Pier Paolo Pasolini. «L’ho incontrato poche volte, era amico soprattutto di Goffredo: lo apprezzavo come poeta, ma c’era qualcosa in lui che mi teneva lontana. Ci davamo del lei. Era il 1975 e uscimmo a cena noi tre. La mattina dopo Goffredo e io saremmo partiti per New York. Ricordo ancora com’era vestito, quei jeans aderenti che segnavano il suo corpo magro, il rumore sinistro degli stivaletti di coccodrillo.

Si tingeva i capelli e ormai, a furia di tingerli, erano completamente divorati, come stoppa dipinta: “Adesso vado a battere”, ci disse e, di fronte alle nostre domande sulle aggressioni che aveva subito, si tolse il giubbino e sotto la maglietta ci fece vedere una lunga cicatrice provocata da un colpo di cacciavite. “Non vada Pier Paolo, non vada”, dissi forse con una dose di ingenuità. Quando Pier Paolo uscì di casa, Goffredo era esterrefatto e mi disse: “Lo ammazzeranno”. Dopo due mesi fu assassinato».

Giosetta Fioroni riavvolge i fili di quella disperata memoria: «È morto di omosessualità, era la sua religione, la sua vocazione. Ha scritto delle bellissime poesie, gli ho dedicato una scultura con un verso dedicato alla madre: “È dentro la tua grazia che nasce la mia angoscia” . È stato una figura straziante, cristologica».

Il tempo sembra aver accarezzato Giosetta senza toccarla. Sicuramente non ha sfiorato lo spirito che ha animato il lavoro di una vita. Con la volontà di spiegare il senso della sua ricerca prende le distanze dalla Pop Art rivendicando una forte matrice nella cultura europea: «La mia arte è ancorata alla storia dell’arte, alla tradizione. Nei miei quadri c’è la manualità della pittura, il legame a uno spazio metafisico.

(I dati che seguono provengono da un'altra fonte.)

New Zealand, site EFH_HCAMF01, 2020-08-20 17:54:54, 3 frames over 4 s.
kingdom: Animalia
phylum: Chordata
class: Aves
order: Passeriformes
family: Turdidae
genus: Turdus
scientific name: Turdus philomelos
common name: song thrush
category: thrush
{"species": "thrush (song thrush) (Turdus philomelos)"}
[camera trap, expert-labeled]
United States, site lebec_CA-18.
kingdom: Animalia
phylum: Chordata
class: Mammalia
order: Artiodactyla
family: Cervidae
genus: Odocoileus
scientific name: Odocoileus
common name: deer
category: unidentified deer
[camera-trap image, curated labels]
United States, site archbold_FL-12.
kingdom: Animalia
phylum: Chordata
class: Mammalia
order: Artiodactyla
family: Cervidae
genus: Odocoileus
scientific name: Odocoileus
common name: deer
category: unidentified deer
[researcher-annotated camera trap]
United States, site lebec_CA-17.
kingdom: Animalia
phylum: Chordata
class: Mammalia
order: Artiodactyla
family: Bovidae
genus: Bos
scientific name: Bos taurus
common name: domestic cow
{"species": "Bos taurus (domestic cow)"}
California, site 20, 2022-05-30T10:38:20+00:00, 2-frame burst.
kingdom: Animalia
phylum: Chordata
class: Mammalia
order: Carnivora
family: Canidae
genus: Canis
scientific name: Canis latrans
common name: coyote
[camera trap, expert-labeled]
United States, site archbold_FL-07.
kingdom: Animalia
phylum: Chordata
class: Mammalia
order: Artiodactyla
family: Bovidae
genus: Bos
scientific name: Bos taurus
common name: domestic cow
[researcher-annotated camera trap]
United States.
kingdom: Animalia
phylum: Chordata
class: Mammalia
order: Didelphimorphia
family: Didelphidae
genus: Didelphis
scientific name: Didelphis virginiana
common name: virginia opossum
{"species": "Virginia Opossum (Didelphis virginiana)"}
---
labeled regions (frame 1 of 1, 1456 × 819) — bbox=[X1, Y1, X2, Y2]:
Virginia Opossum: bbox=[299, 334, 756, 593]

È una pittura volutamente a-ideologica.Fioroni davanti sua opera

Soprattutto, inseguo un racconto, una narratività. Eravamo coetanei del Pop, ma profondamente lontani da quella cultura». Giosetta Fioroni si ferma, poi aggiunge con un sussurro: «Sono più vicina a Morandi che a Andy Warhol». Ma sorridendo e ricordando il suo amore che la prendeva in giro: «Goffredo mi diceva sempre: Giosetta è perfetta: se la fa e se la dise ».